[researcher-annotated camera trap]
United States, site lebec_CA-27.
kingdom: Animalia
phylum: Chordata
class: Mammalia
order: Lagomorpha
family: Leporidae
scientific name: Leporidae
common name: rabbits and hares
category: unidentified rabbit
□ □ □ □
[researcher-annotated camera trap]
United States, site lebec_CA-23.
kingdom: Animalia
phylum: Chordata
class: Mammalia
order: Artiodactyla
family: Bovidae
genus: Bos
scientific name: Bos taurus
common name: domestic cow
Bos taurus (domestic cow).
□ □ □ □
Your answer should be the lines above from the one containing "order: Lagomorpha" through the one containing "category: unidentified rabbit", copied exactly and with both ends kept.

order: Lagomorpha
family: Leporidae
scientific name: Leporidae
common name: rabbits and hares
category: unidentified rabbit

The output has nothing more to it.